### TASK REQUIREMENTS
a) From the Chikungunya news report, please restate the part from "COSTA RICA NEWS" to "in the country.", swapping "60 year old man" for "sixty-year-old man".
b) Answer these questions using the Chikungunya news report:
(i) Which country had the Santa Ana resident visited?
(ii) At which hospital is the boy from Corredores being kept in isolation?
(iii) What transmits the virus to humans?
-- QUOTED PASSAGE follows --
COSTA RICA NEWS – A 60 year old man from San Santa, now receiving medical attention at the San Juan de Dios hospital, yesterday became the second suspected case of the Chikungunya (CHIKV) virus in the country.
Roberto Castro, head of the Departamento de Vigilancia del Ministerio de Salud, confirmed the Santa Ana resident had returned from a visit to the Dominican Republic, one of the countries with the highest incidences of the infection on the continents, last week.
According to Castro, the symptoms and the visit to the Dominican Republic leads doctors to believe CHIKV.
Besides the Santa Ana man, a boy in Corredores (Puntarenas) remains the in isolation at the Hospital de Ciudad Neily suspected of being infected with CHIKV. In that case, doctors are waiting on results from the Centers for Disease Control and Prevention (CDC).
Chikungunya is an arthropod-borne virus, of the genus Alphavirus, that is transmitted to humans by virus-carrying Aedes mosquitoes.
-- QUOTED PASSAGE concluded --
-- DATA LISTING follows --
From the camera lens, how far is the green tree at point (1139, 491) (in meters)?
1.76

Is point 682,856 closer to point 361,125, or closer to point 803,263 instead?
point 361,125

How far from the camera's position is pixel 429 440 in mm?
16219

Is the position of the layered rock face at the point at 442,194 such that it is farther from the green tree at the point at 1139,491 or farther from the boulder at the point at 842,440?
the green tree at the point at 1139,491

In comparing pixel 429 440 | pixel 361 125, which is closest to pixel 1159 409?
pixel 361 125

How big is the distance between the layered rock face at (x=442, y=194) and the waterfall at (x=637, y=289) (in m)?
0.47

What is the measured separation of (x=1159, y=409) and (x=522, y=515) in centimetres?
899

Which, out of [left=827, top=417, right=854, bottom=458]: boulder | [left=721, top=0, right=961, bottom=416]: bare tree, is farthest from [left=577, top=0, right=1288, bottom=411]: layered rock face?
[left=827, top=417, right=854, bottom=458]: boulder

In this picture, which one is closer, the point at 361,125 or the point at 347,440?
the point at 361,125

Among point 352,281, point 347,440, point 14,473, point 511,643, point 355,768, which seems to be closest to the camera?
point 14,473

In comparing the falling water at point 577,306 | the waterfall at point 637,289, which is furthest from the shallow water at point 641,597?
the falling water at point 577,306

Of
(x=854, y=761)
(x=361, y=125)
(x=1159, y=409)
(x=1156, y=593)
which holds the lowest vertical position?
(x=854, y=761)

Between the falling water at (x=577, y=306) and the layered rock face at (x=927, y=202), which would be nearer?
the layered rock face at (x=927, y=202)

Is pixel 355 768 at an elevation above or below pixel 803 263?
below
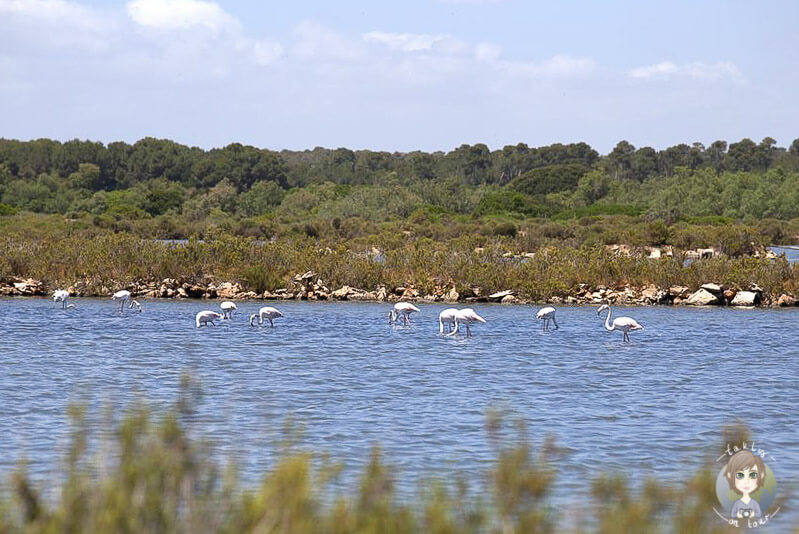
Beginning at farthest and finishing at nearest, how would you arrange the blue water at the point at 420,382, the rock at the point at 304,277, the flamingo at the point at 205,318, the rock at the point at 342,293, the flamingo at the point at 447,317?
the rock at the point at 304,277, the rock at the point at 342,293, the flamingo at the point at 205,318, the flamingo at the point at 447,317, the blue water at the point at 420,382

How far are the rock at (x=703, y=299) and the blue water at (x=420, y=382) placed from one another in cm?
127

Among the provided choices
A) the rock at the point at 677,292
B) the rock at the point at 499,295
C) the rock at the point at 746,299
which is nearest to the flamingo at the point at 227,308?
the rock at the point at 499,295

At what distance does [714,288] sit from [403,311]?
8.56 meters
-- DATA LISTING concluded --
-- DATA LISTING follows --
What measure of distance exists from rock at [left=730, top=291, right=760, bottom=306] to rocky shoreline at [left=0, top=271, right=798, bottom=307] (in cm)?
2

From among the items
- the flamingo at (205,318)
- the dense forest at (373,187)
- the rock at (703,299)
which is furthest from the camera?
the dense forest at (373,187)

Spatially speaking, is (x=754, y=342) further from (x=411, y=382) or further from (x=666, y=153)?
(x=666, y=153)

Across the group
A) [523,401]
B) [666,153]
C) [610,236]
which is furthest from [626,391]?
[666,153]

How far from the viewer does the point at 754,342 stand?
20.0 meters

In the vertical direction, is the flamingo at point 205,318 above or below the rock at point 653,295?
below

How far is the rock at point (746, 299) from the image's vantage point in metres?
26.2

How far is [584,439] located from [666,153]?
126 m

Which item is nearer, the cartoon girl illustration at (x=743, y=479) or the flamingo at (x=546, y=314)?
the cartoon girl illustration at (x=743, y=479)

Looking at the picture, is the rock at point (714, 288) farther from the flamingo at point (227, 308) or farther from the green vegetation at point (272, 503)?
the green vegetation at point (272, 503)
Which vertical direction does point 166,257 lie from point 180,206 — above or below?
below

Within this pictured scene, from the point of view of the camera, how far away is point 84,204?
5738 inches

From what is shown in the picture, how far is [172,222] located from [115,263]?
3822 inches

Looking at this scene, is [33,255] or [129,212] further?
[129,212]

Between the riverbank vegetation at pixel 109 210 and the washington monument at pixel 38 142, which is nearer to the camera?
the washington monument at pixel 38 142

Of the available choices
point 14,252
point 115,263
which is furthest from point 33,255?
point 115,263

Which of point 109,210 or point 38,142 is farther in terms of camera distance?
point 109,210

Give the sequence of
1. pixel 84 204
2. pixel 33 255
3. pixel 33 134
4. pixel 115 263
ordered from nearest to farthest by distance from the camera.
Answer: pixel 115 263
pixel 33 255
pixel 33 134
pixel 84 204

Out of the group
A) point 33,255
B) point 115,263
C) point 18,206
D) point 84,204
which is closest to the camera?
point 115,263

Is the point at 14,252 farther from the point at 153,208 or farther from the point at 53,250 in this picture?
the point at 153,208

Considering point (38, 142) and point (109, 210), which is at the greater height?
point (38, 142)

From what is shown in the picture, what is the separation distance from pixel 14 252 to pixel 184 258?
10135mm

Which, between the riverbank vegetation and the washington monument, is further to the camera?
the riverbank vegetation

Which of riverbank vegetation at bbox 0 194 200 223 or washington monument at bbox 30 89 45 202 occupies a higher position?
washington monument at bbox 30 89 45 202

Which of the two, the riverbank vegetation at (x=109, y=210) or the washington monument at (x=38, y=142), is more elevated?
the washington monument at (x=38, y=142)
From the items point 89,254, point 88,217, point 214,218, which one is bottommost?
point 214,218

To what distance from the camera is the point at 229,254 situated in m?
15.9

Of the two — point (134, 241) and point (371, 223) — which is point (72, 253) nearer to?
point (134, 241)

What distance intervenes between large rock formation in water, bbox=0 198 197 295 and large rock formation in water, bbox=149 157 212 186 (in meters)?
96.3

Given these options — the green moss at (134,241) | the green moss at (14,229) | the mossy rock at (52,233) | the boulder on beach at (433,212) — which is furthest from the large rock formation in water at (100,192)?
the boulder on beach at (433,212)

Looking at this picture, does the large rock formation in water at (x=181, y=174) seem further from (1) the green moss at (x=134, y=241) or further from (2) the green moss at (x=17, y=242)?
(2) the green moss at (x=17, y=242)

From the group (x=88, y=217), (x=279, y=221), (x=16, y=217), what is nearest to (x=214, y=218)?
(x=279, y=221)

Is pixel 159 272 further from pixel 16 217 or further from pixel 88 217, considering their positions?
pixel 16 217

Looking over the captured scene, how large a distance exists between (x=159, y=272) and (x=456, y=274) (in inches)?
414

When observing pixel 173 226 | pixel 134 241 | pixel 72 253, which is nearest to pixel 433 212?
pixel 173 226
-- DATA LISTING concluded --
### ANSWERS BELOW
a)
COSTA RICA NEWS – A sixty-year-old man from San Santa, now receiving medical attention at the San Juan de Dios hospital, yesterday became the second suspected case of the Chikungunya (CHIKV) virus in the country.

b)
(i) The Dominican Republic
(ii) Hospital de Ciudad Neily
(iii) Virus-carrying Aedes mosquitoes